I remember well when I personally first encountered the problem of the language of commandment. I had long before made a decision that, as part of my own spiritual practice, I would try to always say berachot, blessings, over my food and before performing mitzvot. I found this practice deeply meaningful and felt that it enhanced the quality of my life enormously. I started paying more attention to my actions and became more grateful for things that I had long taken for granted. The one thing I didn’t pay much attention to was whether I actually believed the words I was reciting. I used them more as verbal cues for what Buddhists call, “mindfulness.” Then once, after saying the blessing over candles, I was asked, point blank, “Do you feel commanded?” The question hit me hard. Did I feel commanded? Was that the right word? After a moment’s pause, I knew I had my answer. “No,” I said flatly. “I feel compelled.”
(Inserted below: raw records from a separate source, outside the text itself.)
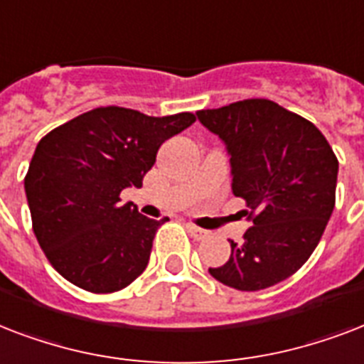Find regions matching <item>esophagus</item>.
<instances>
[{
  "mask_svg": "<svg viewBox=\"0 0 364 364\" xmlns=\"http://www.w3.org/2000/svg\"><path fill=\"white\" fill-rule=\"evenodd\" d=\"M186 228H188V232H190L191 235L197 239V241H203V239L208 237L207 230H203V228H197L196 224H186Z\"/></svg>",
  "mask_w": 364,
  "mask_h": 364,
  "instance_id": "obj_1",
  "label": "esophagus"
}]
</instances>
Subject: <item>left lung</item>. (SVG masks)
Wrapping results in <instances>:
<instances>
[{
  "instance_id": "left-lung-1",
  "label": "left lung",
  "mask_w": 364,
  "mask_h": 364,
  "mask_svg": "<svg viewBox=\"0 0 364 364\" xmlns=\"http://www.w3.org/2000/svg\"><path fill=\"white\" fill-rule=\"evenodd\" d=\"M197 117L224 140L232 191L247 203L252 226L230 260L208 267L237 290L281 283L308 262L336 203L338 159L323 132L267 98H249Z\"/></svg>"
}]
</instances>
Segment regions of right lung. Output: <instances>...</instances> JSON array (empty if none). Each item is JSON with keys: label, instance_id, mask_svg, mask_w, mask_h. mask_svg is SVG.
Instances as JSON below:
<instances>
[{"label": "right lung", "instance_id": "add662e5", "mask_svg": "<svg viewBox=\"0 0 364 364\" xmlns=\"http://www.w3.org/2000/svg\"><path fill=\"white\" fill-rule=\"evenodd\" d=\"M196 121L190 112L150 117L102 106L39 140L24 176L32 228L62 277L89 292L125 289L146 269L157 228L125 188H142L159 146Z\"/></svg>", "mask_w": 364, "mask_h": 364}]
</instances>
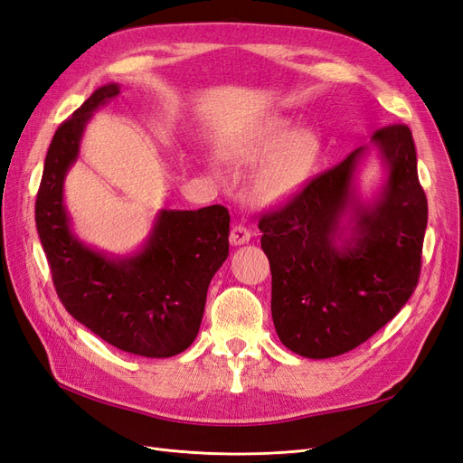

In a previous generation, that would have been a very disturbing answer. It certainly doesn’t fit into the command and control structure very well. Yet it was the only true response I could give. For a long time after that, I couldn’t help wondering if that made me a bad Jew. Eventually, I came to realise that it just made me a different kind of Jew. My models of God were different from those of previous generations, but no less valid for that. It just meant that my way of hearing God, and also of speaking about God, would equally be different. And I wasn’t alone. Over time, I have met many people with whom the phrase “I feel compelled” resonates as a description of their own relationship to the Divine. I have come to believe that this is the hallmark, the call-sign if you will, of the paradigm shift of which Frishman writes. She argues that we need to tap into other images of God in the Bible, other patterns for relating to God. Otherwise, the many good Jews out there who struggle with our classical framework of “commandment” and “obedience” will exclude themselves from the community of faith.

I hope that in the course of your busy lives, you can each take some time to reflect on your own way of hearing God – and of interpreting what you hear. I would ask you to sit in silence for a while and just listen. Don’t be too quick to decide that you don’t hear anything, just because the communication doesn’t take the form you have been led to expect. You just might be surprised at what you do hear.